- _Provided passage_:

=== Section Start ===

Since the center axis becomes the center of rotation, this scanning
optical system can carry out scanning without deflecting the
optical path between each of light source and photodetector and its
corresponding reflecting surface.
BRIEF DESCRIPTION OF THE DRAWING
[0024] FIG. 1 is a sectional view showing the configuration of a
first embodiment of the omnidirectional distance detecting
apparatus;
[0025] FIG. 2 is a perspective view schematically showing the
optical system of the omnidirectional distance detecting apparatus
shown in FIG. 1;
[0026] FIG. 3 is a timing chart for explaining a method of
detecting the angle to an object by the omnidirectional distance
detecting apparatus shown in FIG. 1;
[0027] FIG. 4 is a sectional view showing the configuration of a
second embodiment of the omnidirectional distance detecting
apparatus; and
[0028] FIG. 5 is a sectional view showing the configuration of a
third embodiment of the omnidirectional distance detecting
apparatus.
DESCRIPTION OF THE PREFFERED EMBODIMENT
[0029] In the following, preferred embodiments of the
omnidirectional distance detecting apparatus in accordance with the
present invention will be explained in detail with reference to the
drawings. In the explanation of drawings, constituents identical to
each other will be referred to with numerals or letters identical
to each other, without repeating their overlapping
descriptions.
[0030] FIG. 1 is a sectional view showing the configuration of a
first embodiment of the omnidirectional distance detecting
apparatus in accordance with the present invention. FIG. 2 is a
perspective view schematically showing the constituents and optical
paths of the optical system in this embodiment. Here, FIG. 2 shows
a rotary cylinder 41 and a light-shielding plate 42, which will be
explained later, in a partly broken state.

=== Section End ===

- _Provided data_:
=== Section Start ===

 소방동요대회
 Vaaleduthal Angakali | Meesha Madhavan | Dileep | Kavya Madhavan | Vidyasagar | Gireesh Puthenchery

=== Section End ===

- _Your tasks_:
- A) Decide whether each statement below agrees with the patent excerpt on the omnidirectional distance detecting apparatus, giving yes or no and quoting the deciding words: (i) FIG. 4 is a perspective view of the second embodiment; (ii) constituents that are identical to each other are given identical numerals or letters; (iii) FIG. 2 shows the rotary cylinder 41 and the light-shielding plate 42 in a partly broken state.
- B) According to the patent excerpt on the omnidirectional distance detecting apparatus, what is the timing chart in FIG. 3 used to explain?

- _Answers for the tasks_:
- A)
(i) No: "FIG. 4 is a sectional view showing the configuration of a second embodiment of the omnidirectional distance detecting apparatus"
(ii) Yes: "constituents identical to each other will be referred to with numerals or letters identical to each other"
(iii) Yes: "FIG. 2 shows a rotary cylinder 41 and a light-shielding plate 42, which will be explained later, in a partly broken state"

- B) It explains a method of detecting the angle to an object by the omnidirectional distance detecting apparatus shown in FIG. 1.